1University Hospital Bern, Bern, Switzerland, 2University of Pittsburgh Medical Center, Pittsburgh, PA, USA, 3University Hospital Zurich, Zurich, Switzerland.

PURPOSE:
Complete disruption of peripheral nerves represents a severe injury leading to total loss of motor or sensory function and often results in unsatisfactory regeneration. The improvement of nerve regeneration after local application of adipose derived stem cells (ASCs) has been described recently. Possible mechanisms include transdifferentiation of ASCs into Schwann cells (SC) as well as paracrine effects. The aim of this study was to evaluate the functional outcome after systemic application of ASCs.
METHODS:
Lewis rats underwent resection of the sciatic nerve (Res, n=10), transection and repair (TSR, n=10), TSR + ASCs (TSRA, n=12), or reconstruction with 15mm PCL conduits (CC, n=12) or 15mm PCL conduits + ASCs (CA, n=12).
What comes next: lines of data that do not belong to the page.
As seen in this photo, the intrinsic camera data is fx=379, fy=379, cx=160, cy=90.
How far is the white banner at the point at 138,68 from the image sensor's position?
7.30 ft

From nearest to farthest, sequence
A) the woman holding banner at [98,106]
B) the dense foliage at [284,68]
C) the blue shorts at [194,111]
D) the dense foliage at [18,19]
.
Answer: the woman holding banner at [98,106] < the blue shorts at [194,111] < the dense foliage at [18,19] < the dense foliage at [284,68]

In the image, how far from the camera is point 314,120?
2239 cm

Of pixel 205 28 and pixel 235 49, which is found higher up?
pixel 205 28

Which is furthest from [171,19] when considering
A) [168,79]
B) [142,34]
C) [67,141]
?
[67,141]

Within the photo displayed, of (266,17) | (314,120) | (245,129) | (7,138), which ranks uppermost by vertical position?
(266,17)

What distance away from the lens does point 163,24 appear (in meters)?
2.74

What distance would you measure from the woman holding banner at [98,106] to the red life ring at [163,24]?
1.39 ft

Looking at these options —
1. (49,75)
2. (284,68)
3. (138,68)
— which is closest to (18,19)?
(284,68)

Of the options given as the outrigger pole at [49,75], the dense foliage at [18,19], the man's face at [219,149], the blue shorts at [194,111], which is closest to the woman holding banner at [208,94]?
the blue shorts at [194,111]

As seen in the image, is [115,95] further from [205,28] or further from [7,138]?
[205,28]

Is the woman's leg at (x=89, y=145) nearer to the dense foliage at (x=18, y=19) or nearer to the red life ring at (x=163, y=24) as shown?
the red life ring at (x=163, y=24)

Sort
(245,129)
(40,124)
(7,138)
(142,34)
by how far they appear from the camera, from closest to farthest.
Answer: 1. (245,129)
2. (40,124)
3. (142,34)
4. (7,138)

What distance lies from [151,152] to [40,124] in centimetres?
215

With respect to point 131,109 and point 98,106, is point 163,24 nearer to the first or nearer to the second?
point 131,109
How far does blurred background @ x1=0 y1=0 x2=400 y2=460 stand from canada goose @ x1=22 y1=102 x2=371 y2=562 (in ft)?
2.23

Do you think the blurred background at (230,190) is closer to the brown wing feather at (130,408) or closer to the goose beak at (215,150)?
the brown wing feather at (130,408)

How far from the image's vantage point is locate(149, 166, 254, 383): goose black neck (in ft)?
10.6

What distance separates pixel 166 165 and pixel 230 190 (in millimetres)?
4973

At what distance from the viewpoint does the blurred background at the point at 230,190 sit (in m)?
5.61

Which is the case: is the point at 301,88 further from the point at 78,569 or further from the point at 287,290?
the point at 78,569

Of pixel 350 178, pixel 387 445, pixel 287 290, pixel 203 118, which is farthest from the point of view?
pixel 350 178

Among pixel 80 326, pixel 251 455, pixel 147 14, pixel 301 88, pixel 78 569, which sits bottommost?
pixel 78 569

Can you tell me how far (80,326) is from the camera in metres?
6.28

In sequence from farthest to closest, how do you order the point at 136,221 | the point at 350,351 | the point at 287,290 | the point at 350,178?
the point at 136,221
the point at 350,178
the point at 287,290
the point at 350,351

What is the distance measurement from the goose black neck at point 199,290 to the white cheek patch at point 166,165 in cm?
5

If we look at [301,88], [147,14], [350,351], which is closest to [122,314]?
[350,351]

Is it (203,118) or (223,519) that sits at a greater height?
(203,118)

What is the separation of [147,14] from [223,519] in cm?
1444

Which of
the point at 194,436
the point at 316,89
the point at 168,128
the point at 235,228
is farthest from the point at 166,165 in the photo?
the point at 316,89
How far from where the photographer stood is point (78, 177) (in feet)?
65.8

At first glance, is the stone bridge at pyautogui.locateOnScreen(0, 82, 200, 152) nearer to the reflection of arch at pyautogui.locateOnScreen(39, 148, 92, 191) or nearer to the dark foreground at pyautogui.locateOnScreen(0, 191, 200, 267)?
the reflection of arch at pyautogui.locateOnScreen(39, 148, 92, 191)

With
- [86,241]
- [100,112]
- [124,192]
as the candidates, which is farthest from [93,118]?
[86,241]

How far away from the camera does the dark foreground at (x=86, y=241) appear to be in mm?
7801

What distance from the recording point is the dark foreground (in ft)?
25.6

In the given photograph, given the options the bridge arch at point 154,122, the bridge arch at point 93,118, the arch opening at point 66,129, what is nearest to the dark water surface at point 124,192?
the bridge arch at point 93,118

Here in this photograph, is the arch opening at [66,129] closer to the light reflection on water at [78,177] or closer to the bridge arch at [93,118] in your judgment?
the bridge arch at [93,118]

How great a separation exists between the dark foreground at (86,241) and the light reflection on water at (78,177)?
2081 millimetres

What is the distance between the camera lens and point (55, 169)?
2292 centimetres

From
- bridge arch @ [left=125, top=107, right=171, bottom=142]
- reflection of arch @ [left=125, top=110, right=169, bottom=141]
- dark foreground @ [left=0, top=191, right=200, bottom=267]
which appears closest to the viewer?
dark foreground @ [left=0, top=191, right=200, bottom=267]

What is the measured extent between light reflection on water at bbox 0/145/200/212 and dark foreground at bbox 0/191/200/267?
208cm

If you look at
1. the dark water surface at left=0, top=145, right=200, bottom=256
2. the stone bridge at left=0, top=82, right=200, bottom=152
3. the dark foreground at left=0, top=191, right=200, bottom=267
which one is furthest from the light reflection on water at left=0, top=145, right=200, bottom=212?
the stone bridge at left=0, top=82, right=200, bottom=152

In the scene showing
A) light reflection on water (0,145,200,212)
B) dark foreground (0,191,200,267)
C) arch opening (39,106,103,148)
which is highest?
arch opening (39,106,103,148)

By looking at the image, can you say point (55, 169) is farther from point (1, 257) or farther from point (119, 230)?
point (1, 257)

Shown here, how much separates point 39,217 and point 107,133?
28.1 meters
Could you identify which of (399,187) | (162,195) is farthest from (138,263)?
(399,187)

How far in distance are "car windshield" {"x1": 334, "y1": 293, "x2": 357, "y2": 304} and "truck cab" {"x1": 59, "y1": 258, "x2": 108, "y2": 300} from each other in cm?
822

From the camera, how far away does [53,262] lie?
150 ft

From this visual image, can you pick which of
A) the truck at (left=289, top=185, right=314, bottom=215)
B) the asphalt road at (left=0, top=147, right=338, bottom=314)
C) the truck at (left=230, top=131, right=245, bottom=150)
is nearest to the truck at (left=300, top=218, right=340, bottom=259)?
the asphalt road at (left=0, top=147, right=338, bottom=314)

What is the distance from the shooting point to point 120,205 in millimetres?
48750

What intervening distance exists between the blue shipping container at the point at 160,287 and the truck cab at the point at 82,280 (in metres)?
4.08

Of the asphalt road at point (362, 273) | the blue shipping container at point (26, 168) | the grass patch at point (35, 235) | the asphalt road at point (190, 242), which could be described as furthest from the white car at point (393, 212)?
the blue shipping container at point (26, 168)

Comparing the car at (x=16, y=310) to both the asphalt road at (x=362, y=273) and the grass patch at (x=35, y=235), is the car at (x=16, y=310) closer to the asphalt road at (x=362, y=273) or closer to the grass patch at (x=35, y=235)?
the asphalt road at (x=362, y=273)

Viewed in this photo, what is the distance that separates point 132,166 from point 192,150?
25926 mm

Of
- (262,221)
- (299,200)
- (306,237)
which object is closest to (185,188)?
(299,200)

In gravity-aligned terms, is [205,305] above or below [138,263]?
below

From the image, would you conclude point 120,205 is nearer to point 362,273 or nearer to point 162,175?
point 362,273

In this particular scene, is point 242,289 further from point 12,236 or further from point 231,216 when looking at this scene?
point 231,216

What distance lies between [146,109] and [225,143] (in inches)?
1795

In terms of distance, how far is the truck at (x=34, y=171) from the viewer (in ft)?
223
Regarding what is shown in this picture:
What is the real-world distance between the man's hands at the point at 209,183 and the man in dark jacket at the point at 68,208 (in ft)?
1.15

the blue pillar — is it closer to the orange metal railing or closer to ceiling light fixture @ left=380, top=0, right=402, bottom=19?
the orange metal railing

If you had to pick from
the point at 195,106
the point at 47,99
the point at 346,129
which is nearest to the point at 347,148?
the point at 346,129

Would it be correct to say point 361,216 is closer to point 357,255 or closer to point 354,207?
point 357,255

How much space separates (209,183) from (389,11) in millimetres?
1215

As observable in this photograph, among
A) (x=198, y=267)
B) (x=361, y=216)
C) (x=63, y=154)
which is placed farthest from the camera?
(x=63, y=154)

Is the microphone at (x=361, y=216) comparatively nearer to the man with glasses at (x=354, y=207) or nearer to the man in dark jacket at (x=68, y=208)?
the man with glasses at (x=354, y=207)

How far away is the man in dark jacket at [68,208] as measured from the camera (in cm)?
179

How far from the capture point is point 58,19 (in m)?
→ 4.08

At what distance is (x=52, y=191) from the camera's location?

ASCs (1 million) were administered intravenously on postoperative day one. Functional outcome was evaluated on a weekly basis with a swim test, static sciatic index (SSI), and CatWalk XT during 6 weeks (TSR, TSRA) or 8 weeks (CC, CA). Sciatic nerve and gastrocnemius muscle was harvested at 2, 4, (n=2 per group) and at 6 weeks (Res / TSR n=6; TSRA, n=8) or 8 weeks (CC, n=6; CA, n=8) for histological and histomorphometrical analysis.
RESULTS:
TSRA showed a clear improvement in SSI, as well as the swim test compared to TSR. The swim test showed improved functional recovery for TSRA at week 2 followed by further improvement over 4 weeks. A superior outcome could be observed at the 6 weeks endpoint. On the contrary, the CatWalk was only able to detect a postoperative decline due to the trauma, but did not exhibit sensitivity for differences between the groups. CC and CA remained at the same levels as Res and no functional recovery was monitored during 8 weeks.
CONCLUSION:
We conclude that systemic administration of ASCs after peripheral nerve transection and repair has the potential to enhance motor functional recovery and can be detected by static and functional tests. Systemic application of ASCs appears to be a promising approach in cases where multiple peripheral nerves are involved or in order to avoid direct access to the nerve as necessary in local application.